◆ **Instructions to follow**:
For the material below, return exactly the lines starting at the line containing "rodidel ohrožující život)" and ending at the line containing "různými lékařskými obory", both ends included, and no others.

* * * * *

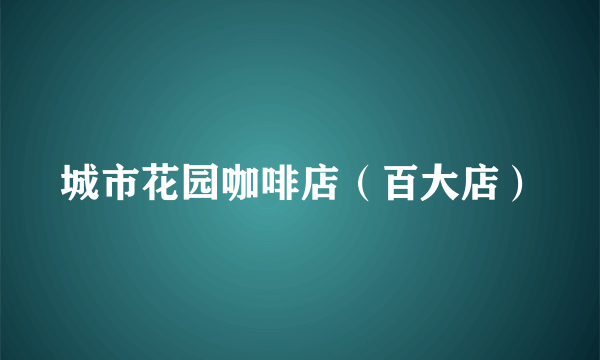 城市花园咖啡店（百大店）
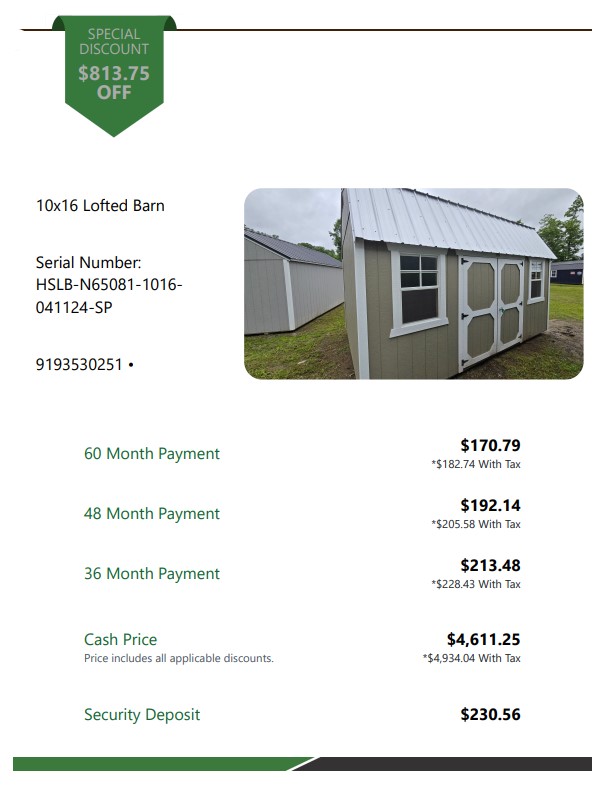 SPECIAL DISCOUNT
$813.75 OFF

10x16 Lofted Barn

Serial Number:
HSLB-N65081-1016-041124-SP

9193530251 •

60 Month Payment
$170.79
*$182.74 With Tax

48 Month Payment
$192.14
*$205.58 With Tax

36 Month Payment
$213.48
*$228.43 With Tax

Cash Price
Price includes all applicable discounts.
$4,611.25
*$4,934.04 With Tax

Security Deposit
$230.56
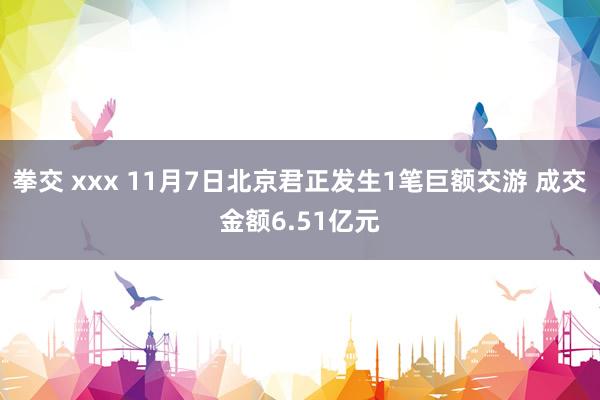 拳交 xxx 11月7日北京君正发生1笔巨额交游 成交金额6.51亿元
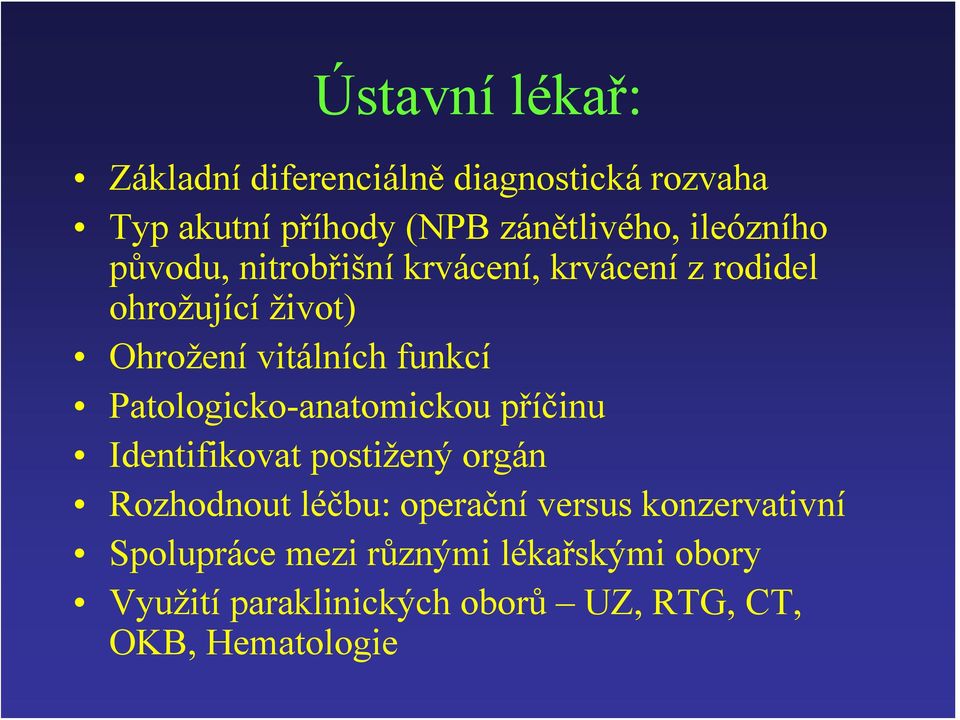 Ústavní lékař:

• Základní diferenciálně diagnostická rozvaha
• Typ akutní příhody (NPB zánětlivého, ileózního původu, nitrobřišní krvácení, krvácení z rodidel ohrožující život)
• Ohrožení vitálních funkcí
• Patologicko-anatomickou příčinu
• Identifikovat postižený orgán
• Rozhodnout léčbu: operační versus konzervativní
• Spolupráce mezi různými lékařskými obory
• Využití paraklinických oborů – UZ, RTG, CT, OKB, Hematologie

* * * * *

◆ **Your response**:
• Typ akutní příhody (NPB zánětlivého, ileózního původu, nitrobřišní krvácení, krvácení z rodidel ohrožující život)
• Ohrožení vitálních funkcí
• Patologicko-anatomickou příčinu
• Identifikovat postižený orgán
• Rozhodnout léčbu: operační versus konzervativní
• Spolupráce mezi různými lékařskými obory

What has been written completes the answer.